** Opening Recorded information block **

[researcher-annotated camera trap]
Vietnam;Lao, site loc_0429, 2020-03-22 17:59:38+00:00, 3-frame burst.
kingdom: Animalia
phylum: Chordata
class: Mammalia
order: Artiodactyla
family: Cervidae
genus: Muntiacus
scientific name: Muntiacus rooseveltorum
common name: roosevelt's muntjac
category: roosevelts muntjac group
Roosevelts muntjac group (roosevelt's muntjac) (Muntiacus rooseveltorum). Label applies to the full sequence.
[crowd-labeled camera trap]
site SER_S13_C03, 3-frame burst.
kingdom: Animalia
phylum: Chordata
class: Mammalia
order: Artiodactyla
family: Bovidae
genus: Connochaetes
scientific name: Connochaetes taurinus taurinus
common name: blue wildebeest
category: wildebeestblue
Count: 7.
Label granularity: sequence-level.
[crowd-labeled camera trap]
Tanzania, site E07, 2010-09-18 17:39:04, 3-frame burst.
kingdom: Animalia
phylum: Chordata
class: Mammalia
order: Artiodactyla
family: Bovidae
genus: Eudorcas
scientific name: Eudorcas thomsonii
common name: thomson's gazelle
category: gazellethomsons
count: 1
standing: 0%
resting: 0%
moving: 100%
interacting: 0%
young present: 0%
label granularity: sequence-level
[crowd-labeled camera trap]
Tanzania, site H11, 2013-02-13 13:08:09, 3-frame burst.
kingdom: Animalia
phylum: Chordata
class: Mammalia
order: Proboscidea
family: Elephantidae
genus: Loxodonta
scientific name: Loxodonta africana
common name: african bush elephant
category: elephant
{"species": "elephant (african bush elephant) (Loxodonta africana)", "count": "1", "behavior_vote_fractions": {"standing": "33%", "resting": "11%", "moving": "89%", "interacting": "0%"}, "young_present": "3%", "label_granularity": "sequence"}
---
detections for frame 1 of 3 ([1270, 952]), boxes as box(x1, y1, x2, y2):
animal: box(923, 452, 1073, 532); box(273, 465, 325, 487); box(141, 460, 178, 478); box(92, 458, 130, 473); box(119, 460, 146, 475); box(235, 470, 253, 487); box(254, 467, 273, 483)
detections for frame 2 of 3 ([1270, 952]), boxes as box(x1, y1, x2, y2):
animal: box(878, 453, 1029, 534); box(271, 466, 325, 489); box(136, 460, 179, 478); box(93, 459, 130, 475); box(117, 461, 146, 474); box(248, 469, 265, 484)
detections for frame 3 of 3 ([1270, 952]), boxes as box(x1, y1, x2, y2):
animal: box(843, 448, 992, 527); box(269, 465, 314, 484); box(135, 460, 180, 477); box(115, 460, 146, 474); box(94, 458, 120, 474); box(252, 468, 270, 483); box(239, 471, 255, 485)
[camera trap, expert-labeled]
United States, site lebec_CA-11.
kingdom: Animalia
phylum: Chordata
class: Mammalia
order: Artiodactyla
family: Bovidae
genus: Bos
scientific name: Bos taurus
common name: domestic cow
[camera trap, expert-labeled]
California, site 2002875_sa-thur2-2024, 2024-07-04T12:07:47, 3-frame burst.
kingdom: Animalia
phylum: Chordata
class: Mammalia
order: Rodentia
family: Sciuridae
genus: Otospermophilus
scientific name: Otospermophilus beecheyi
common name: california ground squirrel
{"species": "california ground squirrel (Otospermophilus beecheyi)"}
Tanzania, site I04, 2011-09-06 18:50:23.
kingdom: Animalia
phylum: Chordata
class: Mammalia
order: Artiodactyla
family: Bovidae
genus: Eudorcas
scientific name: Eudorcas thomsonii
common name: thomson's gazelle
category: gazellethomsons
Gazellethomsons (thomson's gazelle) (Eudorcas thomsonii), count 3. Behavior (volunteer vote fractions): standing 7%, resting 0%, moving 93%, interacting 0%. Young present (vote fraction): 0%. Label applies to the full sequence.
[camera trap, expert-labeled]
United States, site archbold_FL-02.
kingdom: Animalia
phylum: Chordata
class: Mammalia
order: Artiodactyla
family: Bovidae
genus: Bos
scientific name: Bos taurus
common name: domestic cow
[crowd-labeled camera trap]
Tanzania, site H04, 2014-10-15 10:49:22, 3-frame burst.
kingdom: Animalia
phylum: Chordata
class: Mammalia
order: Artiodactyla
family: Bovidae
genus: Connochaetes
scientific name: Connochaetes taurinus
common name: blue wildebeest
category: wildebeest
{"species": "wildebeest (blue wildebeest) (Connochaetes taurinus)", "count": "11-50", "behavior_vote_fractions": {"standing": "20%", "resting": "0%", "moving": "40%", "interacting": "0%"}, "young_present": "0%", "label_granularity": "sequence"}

** Closing Recorded information block **

## Problem
Repeat all of the data exactly as given.

## Written solution
[researcher-annotated camera trap]
Vietnam;Lao, site loc_0429, 2020-03-22 17:59:38+00:00, 3-frame burst.
kingdom: Animalia
phylum: Chordata
class: Mammalia
order: Artiodactyla
family: Cervidae
genus: Muntiacus
scientific name: Muntiacus rooseveltorum
common name: roosevelt's muntjac
category: roosevelts muntjac group
Roosevelts muntjac group (roosevelt's muntjac) (Muntiacus rooseveltorum). Label applies to the full sequence.
[crowd-labeled camera trap]
site SER_S13_C03, 3-frame burst.
kingdom: Animalia
phylum: Chordata
class: Mammalia
order: Artiodactyla
family: Bovidae
genus: Connochaetes
scientific name: Connochaetes taurinus taurinus
common name: blue wildebeest
category: wildebeestblue
Count: 7.
Label granularity: sequence-level.
[crowd-labeled camera trap]
Tanzania, site E07, 2010-09-18 17:39:04, 3-frame burst.
kingdom: Animalia
phylum: Chordata
class: Mammalia
order: Artiodactyla
family: Bovidae
genus: Eudorcas
scientific name: Eudorcas thomsonii
common name: thomson's gazelle
category: gazellethomsons
count: 1
standing: 0%
resting: 0%
moving: 100%
interacting: 0%
young present: 0%
label granularity: sequence-level
[crowd-labeled camera trap]
Tanzania, site H11, 2013-02-13 13:08:09, 3-frame burst.
kingdom: Animalia
phylum: Chordata
class: Mammalia
order: Proboscidea
family: Elephantidae
genus: Loxodonta
scientific name: Loxodonta africana
common name: african bush elephant
category: elephant
{"species": "elephant (african bush elephant) (Loxodonta africana)", "count": "1", "behavior_vote_fractions": {"standing": "33%", "resting": "11%", "moving": "89%", "interacting": "0%"}, "young_present": "3%", "label_granularity": "sequence"}
---
detections for frame 1 of 3 ([1270, 952]), boxes as box(x1, y1, x2, y2):
animal: box(923, 452, 1073, 532); box(273, 465, 325, 487); box(141, 460, 178, 478); box(92, 458, 130, 473); box(119, 460, 146, 475); box(235, 470, 253, 487); box(254, 467, 273, 483)
detections for frame 2 of 3 ([1270, 952]), boxes as box(x1, y1, x2, y2):
animal: box(878, 453, 1029, 534); box(271, 466, 325, 489); box(136, 460, 179, 478); box(93, 459, 130, 475); box(117, 461, 146, 474); box(248, 469, 265, 484)
detections for frame 3 of 3 ([1270, 952]), boxes as box(x1, y1, x2, y2):
animal: box(843, 448, 992, 527); box(269, 465, 314, 484); box(135, 460, 180, 477); box(115, 460, 146, 474); box(94, 458, 120, 474); box(252, 468, 270, 483); box(239, 471, 255, 485)
[camera trap, expert-labeled]
United States, site lebec_CA-11.
kingdom: Animalia
phylum: Chordata
class: Mammalia
order: Artiodactyla
family: Bovidae
genus: Bos
scientific name: Bos taurus
common name: domestic cow
[camera trap, expert-labeled]
California, site 2002875_sa-thur2-2024, 2024-07-04T12:07:47, 3-frame burst.
kingdom: Animalia
phylum: Chordata
class: Mammalia
order: Rodentia
family: Sciuridae
genus: Otospermophilus
scientific name: Otospermophilus beecheyi
common name: california ground squirrel
{"species": "california ground squirrel (Otospermophilus beecheyi)"}
Tanzania, site I04, 2011-09-06 18:50:23.
kingdom: Animalia
phylum: Chordata
class: Mammalia
order: Artiodactyla
family: Bovidae
genus: Eudorcas
scientific name: Eudorcas thomsonii
common name: thomson's gazelle
category: gazellethomsons
Gazellethomsons (thomson's gazelle) (Eudorcas thomsonii), count 3. Behavior (volunteer vote fractions): standing 7%, resting 0%, moving 93%, interacting 0%. Young present (vote fraction): 0%. Label applies to the full sequence.
[camera trap, expert-labeled]
United States, site archbold_FL-02.
kingdom: Animalia
phylum: Chordata
class: Mammalia
order: Artiodactyla
family: Bovidae
genus: Bos
scientific name: Bos taurus
common name: domestic cow
[crowd-labeled camera trap]
Tanzania, site H04, 2014-10-15 10:49:22, 3-frame burst.
kingdom: Animalia
phylum: Chordata
class: Mammalia
order: Artiodactyla
family: Bovidae
genus: Connochaetes
scientific name: Connochaetes taurinus
common name: blue wildebeest
category: wildebeest
{"species": "wildebeest (blue wildebeest) (Connochaetes taurinus)", "count": "11-50", "behavior_vote_fractions": {"standing": "20%", "resting": "0%", "moving": "40%", "interacting": "0%"}, "young_present": "0%", "label_granularity": "sequence"}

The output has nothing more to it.